Politik-ekonomi alanında önemli katkıları olan Yannis Varoufakis tarafından ortaya atılan bu yeni ‘teori’ kapitalizmin yeni merhalelerini daha detaylı bir şekilde incelememiz açısından iyi bir olanak sunuyor. Ancak bu teoriyi serdetmeden önce dünyada politik-ekonominin son geldiği noktaya biraz değinmek faydalı olacaktır.

Kapitalizmin ilk eleştirmenlerinden olan Karl Marx, siyasi iktidarın ekonomik güçler tarafından yönetildiğini belirtmişti. Ona göre politik iktidar, ekonomik iktidarın bir yansımasından başka bir şey değildi. Sermaye, politika yoluyla hem kendisini gizliyor hem de sorumluluktan kurtuluyordu.

Sermayenin politika üzerindeki etkisinin yanı sıra bir de onun tekelleşme temayülünü vurgulamak gerekiyor. Paul Sweezy isimli ekonomist, yazdığı ‘Tekelci Sermaye’ isimli kitabında sermayenin tekelleşme temayülüne sahip olduğunu ve dünya ekonomisinin giderek bir grup insanın elinde yoğunlaşacağını belirtiyor.

Sweezy’nin haklı olduğu günümüzde neredeyse kanıtlanmış durumda. BBC’nin haberine göre dünyada toplum servetin %82’si dünya nüfusunun sadece %1’lik kesiminin elinde. Türkiye’de ise toplam servetin %50’si nüfusun %20’lik kesiminin elinde bulunuyor. Durum böyleyken sermayenin tekelleşme eğiliminde olduğu görülüyor. Teknolojinin ortaya çıkışı ise bu süreci hızlandırdı. İşte Yannis Varoufakis’in Tekno-Feodalizm olarak isimlendirdiği kapitalizmin yeni ve son evresi de böyle ortaya çıktı.

Teknolojinin yayılmasıyla birlikte dünya nüfusunun büyük çoğunluğu internete erişim sağladı. Özellikle telefon kullanımının artmasıyla birlikte her türlü alışveriş internet üzerinden sağlanabiliyor. Bu da teknoloji ve yazılım şirketlerinin büyük avantaj kazanmasıyla sonuçlandı.

Tekno-Feodalizm’i açıklamak için X, eski adıyla Twitter örneğini ele alabiliriz. Milyonlarca kullanıcıya sahip olan X uygulaması, kullanıcılarına para ödemeden onların yazıp çizdiği içerikler sayesinde reklam gelirlerini artırıyor. Devlet başkanları dahi halklarına hitap edebilmek için X uygulamasını kullanmak zorunda kalıyor. X, bir bakıma iletişim alanında bir tekel oluyor ve kullanıcılar da hiçbir ücret almayan gönüllü kölelere dönüşüyor.

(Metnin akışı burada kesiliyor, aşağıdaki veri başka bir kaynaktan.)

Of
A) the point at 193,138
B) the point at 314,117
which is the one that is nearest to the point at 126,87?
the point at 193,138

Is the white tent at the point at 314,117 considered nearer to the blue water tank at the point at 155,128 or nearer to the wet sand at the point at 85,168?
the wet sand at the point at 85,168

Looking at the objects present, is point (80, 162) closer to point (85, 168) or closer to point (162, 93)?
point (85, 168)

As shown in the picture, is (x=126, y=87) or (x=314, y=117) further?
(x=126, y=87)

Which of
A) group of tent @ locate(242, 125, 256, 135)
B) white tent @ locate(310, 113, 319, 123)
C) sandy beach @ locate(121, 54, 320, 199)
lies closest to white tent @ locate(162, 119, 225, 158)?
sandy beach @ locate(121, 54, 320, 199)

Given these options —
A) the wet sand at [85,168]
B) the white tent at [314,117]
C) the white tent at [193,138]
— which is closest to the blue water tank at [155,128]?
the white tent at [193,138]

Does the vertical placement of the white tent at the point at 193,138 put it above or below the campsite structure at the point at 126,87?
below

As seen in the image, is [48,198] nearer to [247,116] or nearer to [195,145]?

Daha dikkat çekici örnek ise milyonlarca üretici ve tüketiciyi bir araya getiren alışveriş siteleri. Milyonlarca satıcı ile tüketiciyi buluşturan bu siteler, yapay bir pazara benziyor. Hiçbir şey üretmeyen bu pazarlar sadece bir buluşma noktası oldukları için üreticilerden ücret kesiyor. Elbette, burada bir hizmet sunulduğu düşünülebilir ancak bu sitelerin pazar olarak adeta tekelleştiğini gördüğümüzde herkesin bu ‘feodal’ hükümdara ücretini ödemek zorunda olduğunu anlıyoruz. İnsanların mallarını satmak için başka bir şansları kalmıyor.

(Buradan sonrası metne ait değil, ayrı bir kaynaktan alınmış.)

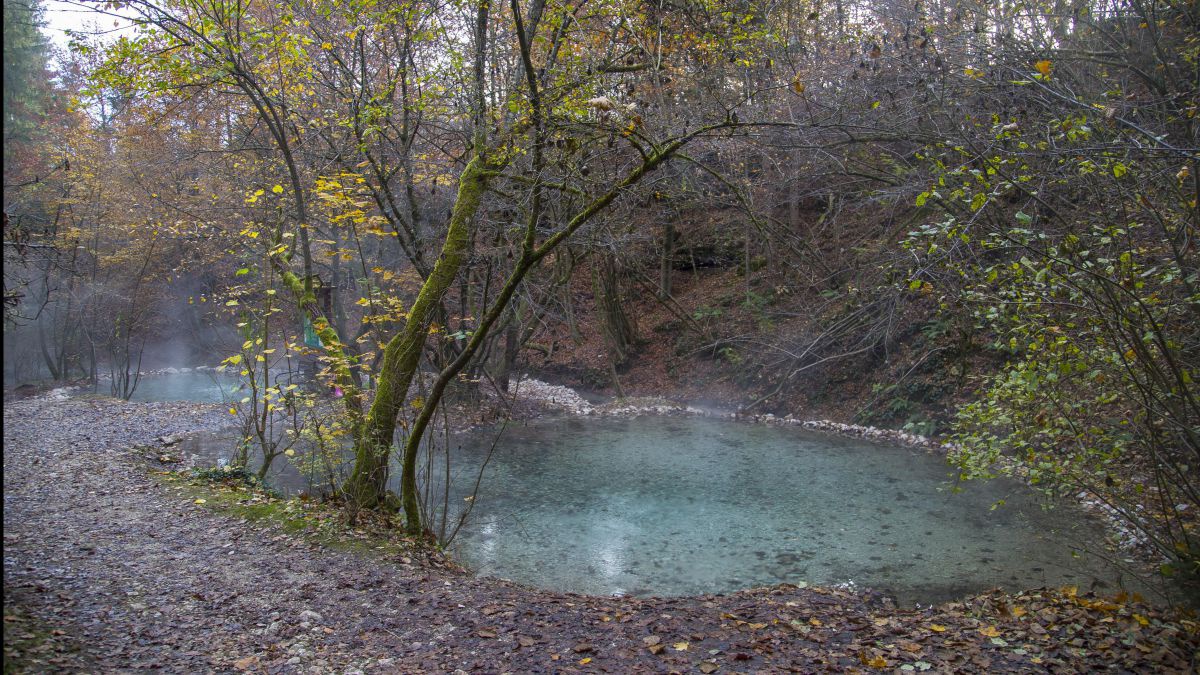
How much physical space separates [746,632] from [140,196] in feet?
59.8

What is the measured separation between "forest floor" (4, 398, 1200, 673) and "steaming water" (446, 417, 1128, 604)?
36.3 inches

Diğer yandan telefonumuza uygulamalar indirdiğimiz ‘store’ları ele alalım. Burada da uygulama üreticileri, haraçlarını vermek zorunda kalıyor.

Varoufakis’e göre bu bulut sistemlerine vergi yüklemek gerekiyor. Hiçbir eylemde bulunmadan sadece internet-bulut kirası ile gelir elde eden bu sistemlerin ileride çok daha büyüyeceği ve insanları esir alacağını düşünebiliriz.